ぷいっとそっぽを向きながらも、チラチラこっちを見てくるのが、なんかもう反則級にかわいい。
「えっ、ぼくですか!?」
「他に誰がいるのよ。ばか」
「ばかって言った!?」
「言ってない。……ちょっと言ったけど」
彼女の名前は、でいあねいら。カリュドーンの王女。
正真正銘のお姫様で、でもちょっとだけ――妹っぽいツンデレ感がある。
「あなた、筋肉すごいし……助けてくれたら、ちょっとだけ感謝してあげる」
「任せてください! 筋肉担当ですから!」
「……筋肉担当って何よ」
「ぼくの人生、筋肉でできてるんで!」
「……へぇ。じゃあ、見せてもらおうかな。あなたの“人生”」
その言い方、なんかドキッとするんですけど!?
でも、ここでカッコつけなきゃ男じゃない!
でいあねいらは、そろりと近づいてきて、ぼくの腕にそっと指を伸ばした。
「……ほんとに硬い……」
声はさっきよりずっと柔らかくて、ちょっとだけ照れてるみたいだった。
「これ、毎日鍛えてるの?」
「はい、まあ、日課なので」
「ふーん……なんか、安心するかも。こういうの、嫌いじゃない……かも」
そう言って、ぷいっと顔をそらす。
でも、耳がほんのり赤くなってるのは見逃さなかった。
「……ありがと。

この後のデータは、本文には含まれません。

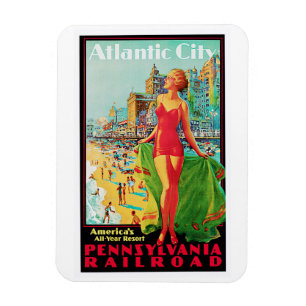 Ímã Cidade Atlântica ~ O Ano todo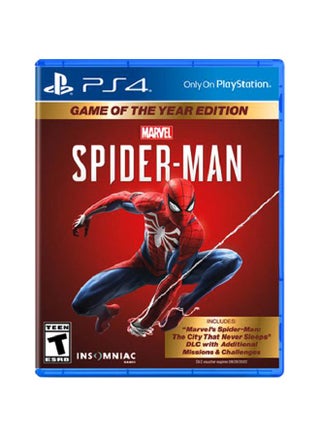 Marvel Spider Man Game Of The Year Edition (Intl Version) - Action & Shooter - PlayStation 4 (PS4) - v1578638896/N33649223A_1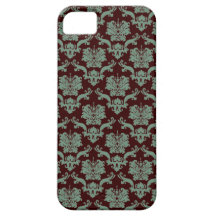 Design do damasco iPhone 5 capas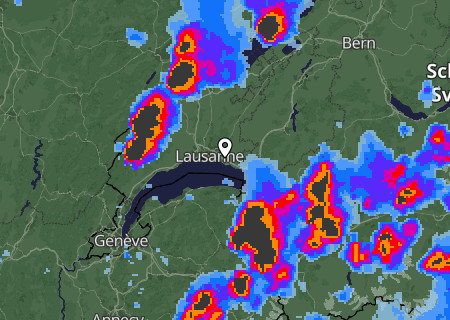 Regenradar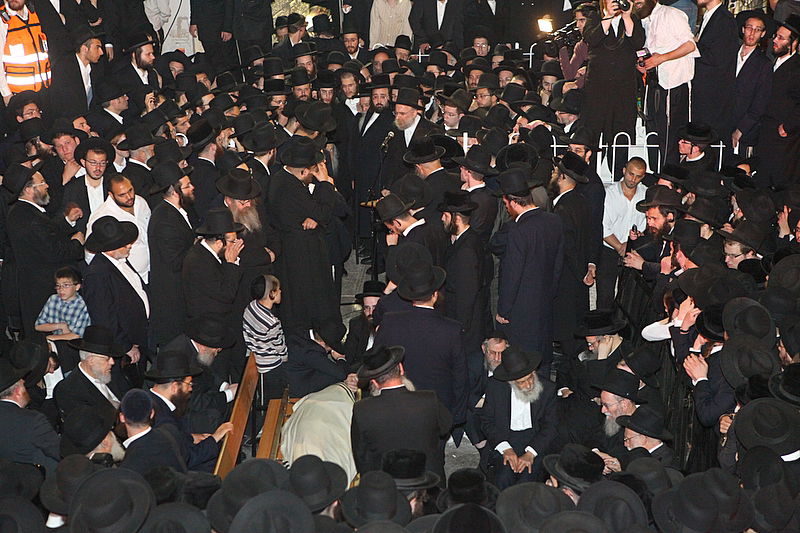 רבבות ליוו למנוחות את זקן ראשי-הישיבות בעולם היהודי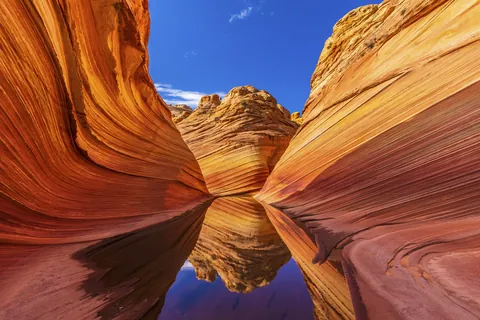 The Wave in Arizona, USA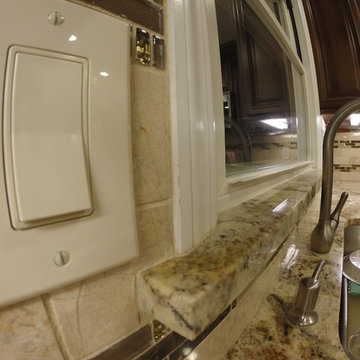 Kitchen Backsplashes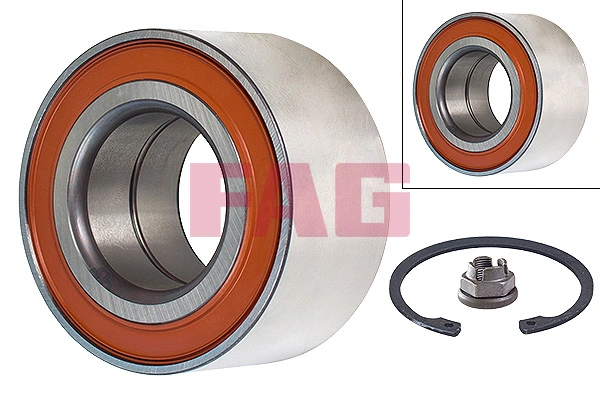 Комплект подшипника ступицы колеса Renault Kangoo I минивэн (KC0, KC1) (1998 - 2008) цена, от 15.88 USD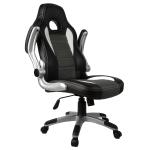 Custom High Back Office Chair Adjustable 360 Degree , Office Armchair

助けてくれて」
その一言が、胸の奥にじんわり染みた。
この出会いが、ただの偶然じゃない気がして――
でも、ふと、あたらんたの笑顔が脳裏をよぎる。
(……あたらんたさんなら、こんな時、どうするだろう)
風のように自由で、でもまっすぐな彼女。
あの丘の上で交わした言葉が、まだ胸の奥であたたかく残っている。
(……ぼく、ちゃんと前に進めてるかな)
「でいあねいら。カリュドーンの王女よ。……あなたの名前は?」
「へらくれすです。筋肉担当の、へらくれすです」
「……ふふっ、ほんとに変な人。でも……」
彼女は、ぼくの手をぎゅっと握って、
まるで小さな声で、でも確かにこう言った。
「……ちょっとだけ、気に入ったかも」
その笑顔は、森の光の中で、まるで春の花みたいに咲いていた。